Exercises -
a - Write out the Rolling Stone excerpt on Muhammad Ali word for word, from "The awesome drama" to "Division Street, Chicago.".
b - Answer from the Rolling Stone excerpt on Muhammad Ali:
(i) Who wrote the piece?
(ii) On what date did the U.S. government hand Ali the biggest stage of his life?
(iii) In what city was the armed forces examining station where he refused to step forward?

Page extract -

-- -- --

An excerpt from Rolling Stone - (bold is mine)
Muhammad Ali Was a Hero, But His Enemies Have a Legacy Too
Pentagon learned from the epic mistake of making a martyr of the world's most gifted and famous athlete
By Matt Taibbi
Ali was famously a person who could make a stage out of anything. Even his weigh-ins turned into acts worthy of Carnegie Hall. But on April 28, 1967, the U.S. government handed him the biggest stage of his life.
At an armed forces examining station in Houston, he refused to step forward to a white line when his name was called. That one step would have signified his willingness to be drafted.
The awesome drama of that moment made Ali hated at the time, but also turned him into a martyr to history. The symbolism of a man who made his living fighting refusing to fight was extraordinarily powerful.
Ali furthermore brilliantly used the moment to link America's bloody quagmire overseas to the domestic warfare that had broken out in places like Watts, Rochester, Newark, Cleveland, Detroit, and Division Street, Chicago.
"My conscience won't let me shoot my brother or some darker people," Ali said. "And shoot them for what? They never called me nigger."

-- -- --

Data lines -
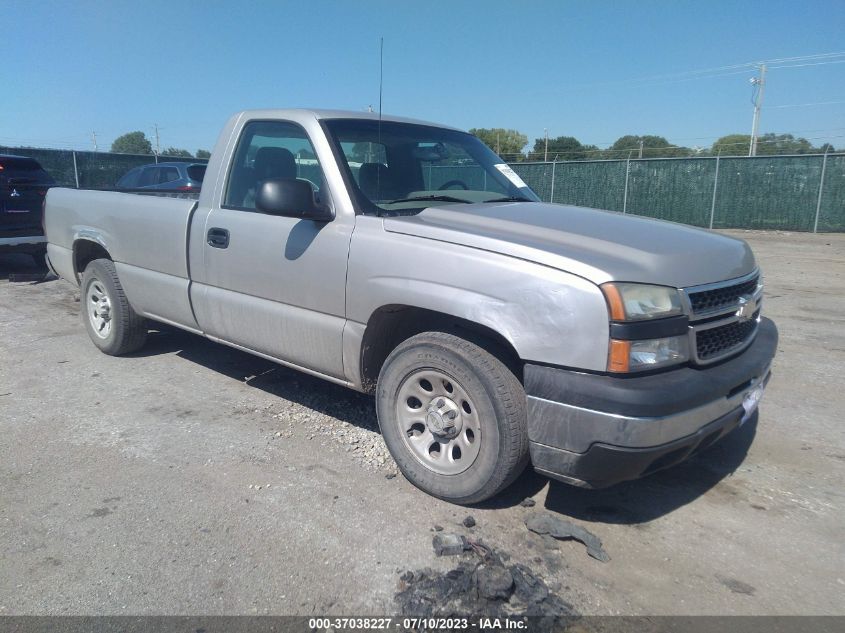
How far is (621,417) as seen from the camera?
8.25 feet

-- -- --

The responses -
a -
The awesome drama of that moment made Ali hated at the time, but also turned him into a martyr to history. The symbolism of a man who made his living fighting refusing to fight was extraordinarily powerful.
Ali furthermore brilliantly used the moment to link America's bloody quagmire overseas to the domestic warfare that had broken out in places like Watts, Rochester, Newark, Cleveland, Detroit, and Division Street, Chicago.

b -
(i) Matt Taibbi
(ii) April 28, 1967
(iii) Houston